Don’t be fooled: Compliance is more than a box-checking exercise. Failure to meet regulatory obligations can have severe consequences, including hefty fines, reputational damage, and loss of business opportunities. In 2022, fines in the banking industry for failing to prevent money laundering and other financial crimes surged by more than 50%, according to the Financial Times.

Five key steps to take.

Compliance is crucial to managing, controlling, and ultimately mitigating risk. It protects customers and establishes stakeholder trust. But compliance in the finance industry’s ever-evolving regulatory landscape demands an agile approach as institutions strive to stay ahead of the curve and adapt to future laws and regulations.

Step 1: Stay informed about regulatory requirements.

For banks, staying on top of regulatory changes is vital for ensuring compliance. The landscape is constantly evolving to address emerging risks and protect stakeholder interests. To stay ahead, banks must become more efficient and agile in how they monitor, track, and adapt to regulatory updates.

Step 2: Conduct a comprehensive assessment of compliance risk.

To effectively manage compliance risks, banks must thoroughly understand their unique vulnerabilities. Conducting a comprehensive assessment of compliance risk helps identify potential areas of non-compliance and assess their impact on the business. By prioritizing risks based on their likelihood and possible consequences, banks can more effectively allocate resources and focus their efforts on high-priority areas.

Step 3: Implement robust compliance policies and procedures.

Well-defined policies and procedures are the foundation of a strong compliance framework and should align with regulatory requirements and industry best practices. Such clear guidelines help ensure that employees understand their critical role in maintaining compliance. It’s also important to establish monitoring and reporting processes to strengthen  accountability across the organization.

Step 4: Implement effective compliance monitoring and testing programs.

Continuous compliance monitoring and testing programs are vital for ensuring ongoing adherence to regulatory requirements. Banks should conduct regular internal audits and regularly test their compliance controls and processes to evaluate their effectiveness.  Such monitoring will help you determine whether or not staff are following compliance controls in their daily activities, to guard against liability and costly regulatory fines.

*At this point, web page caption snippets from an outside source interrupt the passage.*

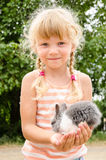 Girl with young bunny rabbit Royalty Free Stock Images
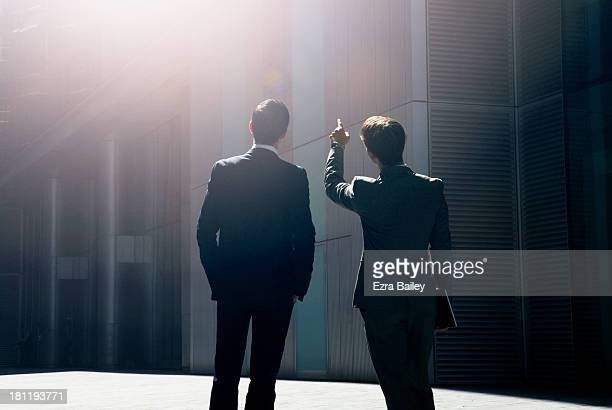 two businessmen looking up at city skyline. - double breasted stock pictures, royalty-free photos & images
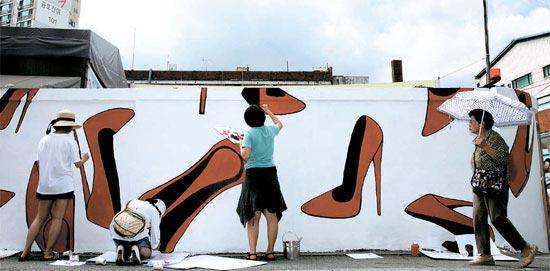 履き物をテーマに壁画を描く行事が18日、ソウル聖水洞(ソンスドン)で開かれた。行事に参加した靴デザイナー、ボランティアメンバー、区役所職員が長さ35メートルの壁に絵を描いている。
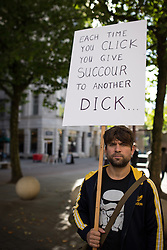 © Licensed to London News Pictures . 06/10/2013 . Manchester , UK . A man carries a placard . A demonstration against the Daily Mail newspaper in central Manchester's St Anne's Square today (6th October 2013) . Photo credit : Joel Goodman/LNP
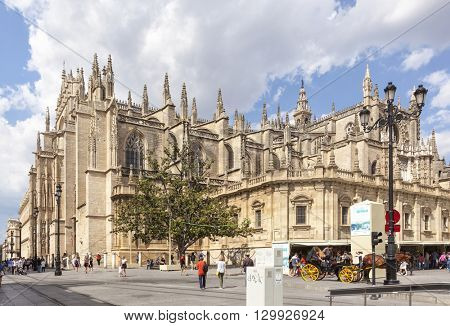 Seville Cathedral, view from the south, horse-drawn carriage in front, people walking by. Santa Maria de la Sede is the largest gothic cathedral worldwide and belongs to UNESCO world heritage.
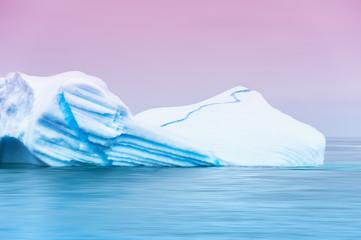 Beautiful iceberg in the Atlantic ocean at sunset. Ilulissat ice fjord, western Greenland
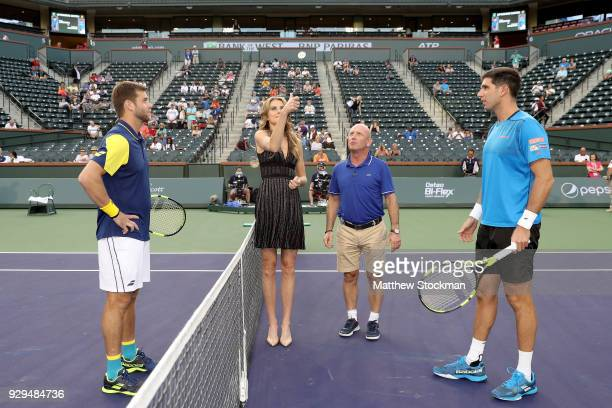 Daniela Hantuchova of Slovakia performs the coin toss before Ryan Harrison plays Federico Delbonis of Argentina during the BNP Paribas Open at the...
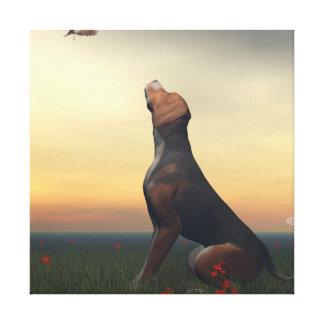 Black tan dog looking a bird flying canvas print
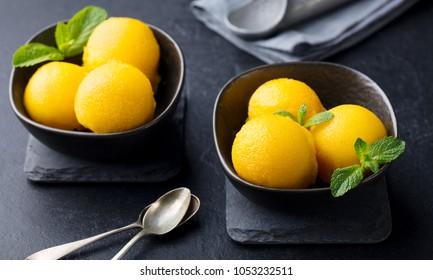 Mango ice cream, tropical fruit sorbet in black bowl on slate background.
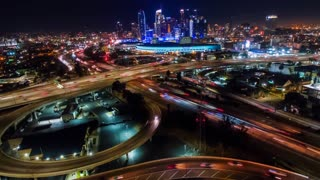 Urban aerial time lapse of downtown Los Angeles convention center, skyline and freeways with traffic at night.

Niche software and AI tools aid in compliance, but integrating these applications requires a process automation platform. Look for a platform with data fabric capabilities that can orchestrate and connect applications to your existing systems with all of their data, while enabling flexible, reusable workflows that can be tweaked as regulatory demands evolve.

Step 5: Establish a robust system for compliance reporting.

With the help of reliable regulatory compliance technology, banks can generate comprehensive, ongoing reports of where they stand, so they stay on top of changing regulations, play by the rules, and demonstrate compliance. It's all about using the right tools.

An agile compliance reporting system is also essential for effective compliance management. Banks should develop structured frameworks that facilitate the reporting, escalation, and resolution of compliance issues. Such timely, accurate reporting ensures transparency and shows regulatory authorities the bank’s commitment to regulatory compliance.

By following these five steps, banks can establish a solid foundation for compliance, confidently navigate a complex regulatory landscape, and work toward long-term success in a dynamic business environment.